Originally Posted by sailingdog View Post
Take the basic ASA 101, 103, 104, 105 courses, and you should be able to qualify to charter a small sailboat.
I would love to do this -- but can I take all these courses (especially ASA 104) without sleeping on board with the instructor and class? Likewise: an I take an ASA 114 course without sleeping on board? That would be optimal: I could learn cruising skills (anchoring, piloting, etc.) and then charter my own boat to "learn to sleep" with just my family around.

good news, you didn't say the thought of being on a boat made you nauseous for days
Also, some people who can't stand normal sailboats do quite well on multihulls—the motion is very different and many people do not get seasick on them.
I have been seasick only once in my life, on a ferry to Nantucket in big swells and waves, and I got over it before the ferry ride was over -- I didn't hurl, I just watched the horizon while sitting on the centerline of the vessel for a while. On those occasions when I've been on multihulls, it's certainly never been an issue for me. Who knows, maybe sleeping would be different, but I'm not particularly worried about seasickness for me.

My wife, on the other hand, gets seasick on everything she's tried -- keelboats, powerboats, ocean liners, hydrofoils, canoes, rowboats, whatever. But she hasn't tried a cat. So I'm holding out a little hope. And while she hated sailing Lasers, I don't think she got sick in them, so maybe it will help her if she steers. Maybe.
Don't tuck the top sheets or blankets in. Try and pick a place where you'll see more of the boat than just a bulkhead, hull, and overhead when you open your eyes.
Yep, definitely! I do those things routinely even on land. As I mentioned, I'm concerned about both claustrophobia and snoring, but I'm pretty sure I wouldn't feel claustrophobic sleeping in the saloon in a cat. I'm going to look at a bunch at the Annapolis boat show. I've been reading reviews of the Gemini (which I know from lurking that Chuck loves) and, in daydream mode, of larger Lagoon cats and the like.

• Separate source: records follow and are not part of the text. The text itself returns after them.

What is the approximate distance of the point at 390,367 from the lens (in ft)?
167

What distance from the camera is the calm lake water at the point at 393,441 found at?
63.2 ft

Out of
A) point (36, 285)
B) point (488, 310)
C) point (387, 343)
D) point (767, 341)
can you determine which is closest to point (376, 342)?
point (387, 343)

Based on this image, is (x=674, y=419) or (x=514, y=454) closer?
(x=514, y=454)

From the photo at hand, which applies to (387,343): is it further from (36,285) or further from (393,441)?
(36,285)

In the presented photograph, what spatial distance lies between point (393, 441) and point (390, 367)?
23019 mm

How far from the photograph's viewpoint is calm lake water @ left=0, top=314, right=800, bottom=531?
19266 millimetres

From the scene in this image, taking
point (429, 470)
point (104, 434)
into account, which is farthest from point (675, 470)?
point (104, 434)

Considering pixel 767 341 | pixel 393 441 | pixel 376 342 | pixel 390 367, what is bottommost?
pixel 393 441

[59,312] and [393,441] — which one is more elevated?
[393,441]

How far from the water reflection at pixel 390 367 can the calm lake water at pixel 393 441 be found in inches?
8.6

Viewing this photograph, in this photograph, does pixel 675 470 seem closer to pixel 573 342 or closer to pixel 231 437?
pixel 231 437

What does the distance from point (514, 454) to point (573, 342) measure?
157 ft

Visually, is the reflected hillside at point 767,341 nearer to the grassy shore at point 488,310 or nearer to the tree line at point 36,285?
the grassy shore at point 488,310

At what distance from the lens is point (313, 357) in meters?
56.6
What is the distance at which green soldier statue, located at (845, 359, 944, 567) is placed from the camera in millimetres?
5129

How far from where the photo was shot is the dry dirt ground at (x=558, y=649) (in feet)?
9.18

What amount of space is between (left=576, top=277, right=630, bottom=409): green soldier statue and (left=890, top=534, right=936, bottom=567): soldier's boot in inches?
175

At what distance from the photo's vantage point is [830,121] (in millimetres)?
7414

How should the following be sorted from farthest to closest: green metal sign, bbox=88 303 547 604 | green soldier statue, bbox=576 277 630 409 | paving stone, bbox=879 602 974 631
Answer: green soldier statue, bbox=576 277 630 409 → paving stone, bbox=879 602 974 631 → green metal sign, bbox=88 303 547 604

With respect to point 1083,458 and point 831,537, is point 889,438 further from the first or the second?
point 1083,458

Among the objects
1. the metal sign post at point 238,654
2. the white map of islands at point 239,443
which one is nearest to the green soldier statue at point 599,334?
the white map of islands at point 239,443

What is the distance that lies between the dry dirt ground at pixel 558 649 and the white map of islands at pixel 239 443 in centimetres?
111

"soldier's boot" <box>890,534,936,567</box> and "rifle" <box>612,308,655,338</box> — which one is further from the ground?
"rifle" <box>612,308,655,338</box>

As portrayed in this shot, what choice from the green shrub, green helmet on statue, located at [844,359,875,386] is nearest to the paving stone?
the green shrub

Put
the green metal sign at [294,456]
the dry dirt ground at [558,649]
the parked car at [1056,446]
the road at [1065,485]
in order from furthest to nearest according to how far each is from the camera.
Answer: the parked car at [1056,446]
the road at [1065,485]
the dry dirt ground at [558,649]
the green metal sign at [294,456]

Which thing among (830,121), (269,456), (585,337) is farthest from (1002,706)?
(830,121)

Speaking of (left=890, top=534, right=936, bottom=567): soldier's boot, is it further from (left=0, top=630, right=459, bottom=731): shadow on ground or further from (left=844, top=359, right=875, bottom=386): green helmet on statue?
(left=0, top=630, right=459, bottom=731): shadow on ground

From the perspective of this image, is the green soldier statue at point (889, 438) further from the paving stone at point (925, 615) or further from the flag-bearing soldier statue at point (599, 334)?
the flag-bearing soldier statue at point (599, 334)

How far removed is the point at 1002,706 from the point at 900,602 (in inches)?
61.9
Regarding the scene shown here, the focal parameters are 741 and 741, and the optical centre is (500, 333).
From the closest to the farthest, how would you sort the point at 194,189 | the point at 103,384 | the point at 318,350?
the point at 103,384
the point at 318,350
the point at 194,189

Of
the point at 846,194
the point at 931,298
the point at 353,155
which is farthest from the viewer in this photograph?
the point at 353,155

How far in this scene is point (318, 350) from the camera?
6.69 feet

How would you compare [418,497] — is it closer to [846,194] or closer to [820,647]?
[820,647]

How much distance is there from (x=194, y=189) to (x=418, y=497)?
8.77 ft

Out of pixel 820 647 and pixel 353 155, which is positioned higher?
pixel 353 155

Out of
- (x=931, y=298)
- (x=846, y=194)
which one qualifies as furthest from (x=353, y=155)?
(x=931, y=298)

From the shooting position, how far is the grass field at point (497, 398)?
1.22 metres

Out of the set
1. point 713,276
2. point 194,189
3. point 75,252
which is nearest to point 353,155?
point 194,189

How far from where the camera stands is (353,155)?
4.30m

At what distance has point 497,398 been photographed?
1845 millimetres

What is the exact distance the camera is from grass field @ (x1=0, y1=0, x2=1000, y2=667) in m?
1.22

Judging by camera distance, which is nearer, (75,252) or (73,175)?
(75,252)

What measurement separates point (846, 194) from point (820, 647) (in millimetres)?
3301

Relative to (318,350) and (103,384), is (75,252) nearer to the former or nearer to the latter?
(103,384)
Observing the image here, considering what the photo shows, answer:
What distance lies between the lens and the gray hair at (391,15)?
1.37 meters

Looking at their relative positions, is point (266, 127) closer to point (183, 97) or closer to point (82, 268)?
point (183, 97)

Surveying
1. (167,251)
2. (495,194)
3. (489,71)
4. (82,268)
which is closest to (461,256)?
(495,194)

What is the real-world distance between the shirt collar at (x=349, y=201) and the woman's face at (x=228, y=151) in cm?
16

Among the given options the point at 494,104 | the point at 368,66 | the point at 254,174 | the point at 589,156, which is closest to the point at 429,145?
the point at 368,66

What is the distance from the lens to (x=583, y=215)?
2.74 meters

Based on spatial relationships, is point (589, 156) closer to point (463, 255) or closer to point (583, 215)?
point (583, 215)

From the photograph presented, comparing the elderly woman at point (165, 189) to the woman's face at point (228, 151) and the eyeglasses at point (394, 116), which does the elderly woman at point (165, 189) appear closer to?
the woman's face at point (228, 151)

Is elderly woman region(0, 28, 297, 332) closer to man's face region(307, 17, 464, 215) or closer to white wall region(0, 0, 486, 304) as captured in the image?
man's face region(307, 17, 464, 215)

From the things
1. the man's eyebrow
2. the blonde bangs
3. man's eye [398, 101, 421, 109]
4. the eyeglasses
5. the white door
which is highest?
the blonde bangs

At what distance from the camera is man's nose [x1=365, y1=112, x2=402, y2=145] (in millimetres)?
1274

Thanks for all the comments on sleep apnea. I've certainly read about it, and I've mentioned it to my doctor, but he doesn't seem concerned that I have it. I sleep pretty soundly once I'm asleep, waking up once to use the loo. During the day, I feel rested, I don't fall asleep in meetings, I don't nap, and I never consume caffeine. On the other hand, I've snored like Fred Flintstone since I was a kid -- I remember other kids throwing pillows at me on my first night of camp because I was keeping everyone awake.

Anyway, I hadn't heard of CPAP, so I'll certainly raise it with my doctor. I have noticed some other "remedies" for snoring but haven't pursued them.